Si l’État intervient localement, c’est moins pour rééquilibrer les inégalités à grande échelle (département, région) que pour répondre aux inégalités qui entament souvent l’équilibre urbain lui-même au niveau local. La question urbaine témoigne d’inégalités qui affectent le local lui-même. Comment imaginer une politique urbaine dans ce contexte ? À cette question, divers professionnels de la construction et de l’urbanisme s’efforcent ici de répondre. L’état des lieux ne fait guère de doute : la confirmation du « rurbain » à la française (travailler en ville et vivre dans des zones dites rurales), l’étalement urbain qui favorise le mitage (la promotion de la petite maison individuelle), « la ville franchisée » (les entrées « commerciales » de villes) posent autant de problèmes sur lesquels revient ici l’architecte David Mangin qui retient trois paramètres pour décrire les contraintes pesant sur les choix d’aménagement aujourd’hui (l’automobile et le système viaire qui l’accompagne, l’urbanisme commercial et l’étalement résidentiel). Quant à la politique du développement durable, François Ascher estime et démontre que c’est une erreur de croire que la contrainte environnementale bouleversera fondamentalement nos sociétés. Ce qui est quelque peu iconoclaste après le Grenelle de l’environnement et la création du grand ministère de l’Écologie, du Développement et de l’Aménagement durables de Jean-Louis Borloo.

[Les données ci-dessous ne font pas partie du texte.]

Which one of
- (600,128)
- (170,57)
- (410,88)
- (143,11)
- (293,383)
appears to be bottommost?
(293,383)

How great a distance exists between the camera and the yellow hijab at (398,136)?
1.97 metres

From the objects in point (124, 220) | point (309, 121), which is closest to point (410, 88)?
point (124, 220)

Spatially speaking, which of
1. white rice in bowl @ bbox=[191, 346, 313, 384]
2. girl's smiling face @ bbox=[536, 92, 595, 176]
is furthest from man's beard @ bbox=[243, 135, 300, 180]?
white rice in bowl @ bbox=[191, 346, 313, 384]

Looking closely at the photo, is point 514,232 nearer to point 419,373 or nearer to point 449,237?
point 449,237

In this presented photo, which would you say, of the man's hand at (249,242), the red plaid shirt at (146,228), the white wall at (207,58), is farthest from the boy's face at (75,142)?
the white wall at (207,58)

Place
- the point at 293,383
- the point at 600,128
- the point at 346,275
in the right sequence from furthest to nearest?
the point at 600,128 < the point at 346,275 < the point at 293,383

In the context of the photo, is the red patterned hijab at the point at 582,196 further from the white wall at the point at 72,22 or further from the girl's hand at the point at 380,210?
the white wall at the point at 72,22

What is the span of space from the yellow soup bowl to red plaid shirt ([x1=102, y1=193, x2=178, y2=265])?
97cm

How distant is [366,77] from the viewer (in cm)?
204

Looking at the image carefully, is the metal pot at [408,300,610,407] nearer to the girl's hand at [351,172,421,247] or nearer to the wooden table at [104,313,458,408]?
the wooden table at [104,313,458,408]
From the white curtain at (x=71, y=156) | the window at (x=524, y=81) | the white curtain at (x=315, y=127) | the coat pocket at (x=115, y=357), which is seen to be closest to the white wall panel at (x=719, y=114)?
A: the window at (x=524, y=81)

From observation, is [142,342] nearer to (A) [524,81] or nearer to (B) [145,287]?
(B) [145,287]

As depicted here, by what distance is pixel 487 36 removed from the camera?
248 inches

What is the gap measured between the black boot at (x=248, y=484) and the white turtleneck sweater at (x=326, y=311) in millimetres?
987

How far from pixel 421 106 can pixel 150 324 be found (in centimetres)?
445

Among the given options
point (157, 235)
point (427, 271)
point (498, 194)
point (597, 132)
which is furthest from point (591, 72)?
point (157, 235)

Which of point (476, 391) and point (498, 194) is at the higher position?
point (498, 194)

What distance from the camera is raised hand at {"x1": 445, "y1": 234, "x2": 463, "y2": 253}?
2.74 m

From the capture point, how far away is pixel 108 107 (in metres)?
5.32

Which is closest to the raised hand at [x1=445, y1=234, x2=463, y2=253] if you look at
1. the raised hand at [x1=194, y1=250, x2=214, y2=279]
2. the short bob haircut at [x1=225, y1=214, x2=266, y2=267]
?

Par ailleurs, comme le souligne un autre architecte, Cristina Conrad, qui revient ici sur les mesures (et sur leurs limites) de la ministre du Logement et de la Ville Christine Boutin, mais aussi sur les modalités d’application de la loi Solidarité et renouvellement urbain (Sru) et de la loi Dalo (pour : droit au logement opposable), l’état du foncier et les propositions de Nicolas Sarkozy sur les crédits d’emprunt favorisent largement l’accès à la propriété au détriment du parc locatif et du logement social. Architectes, ingénieurs, paysagistes sont tous soumis à des problèmes urbains dont la dimension nationale ne peut être ignorée (quelle politique pour le logement ?) et auxquels il est difficile de répondre dans l’absence de politiques urbaines cohérentes et efficaces.

Il y a certes des exceptions, mais le peu de reconnaissance dont jouit le métier d’urbaniste en France, la réduction de l’architecture à une intervention artistique et la délégation de la tâche de l’urbaniste au maire et à l’ingénieur (issu des grands corps, celui-ci dicte à l’architecte les règles à suivre, ce qui déclenche la colère de l’architecte Rudy Ricciotti dans un petit pamphlet sanglant intitulé HQE [pour : haute qualité environnementale]) invitent à un peu de réalisme3. Toutes les comparaisons européennes le montrent : la France n’a pas ou peu d’urbanistes qualifiés susceptibles de jouer le rôle d’un responsable urbain comme il y en a en Grande-Bretagne ou dans d’autres pays européens. Évoquons seulement par comparaison le rôle de l’Urban Task Force en Grande-Bretagne, que présidait Richard Rogers, qui était chargé de formuler des recommandations et des solutions pratiques afin de renflouer démographiquement ville, cité et quartiers4. Nicolas Sarkozy devrait s’inspirer du travail de ce groupe avant de lancer ses dix équipes pilotées par un architecte, avant tout destinées à fâcher le maire de Paris, pour conduire une réflexion théorique sur « la métropole du xxie siècle de l’après-Kyoto » !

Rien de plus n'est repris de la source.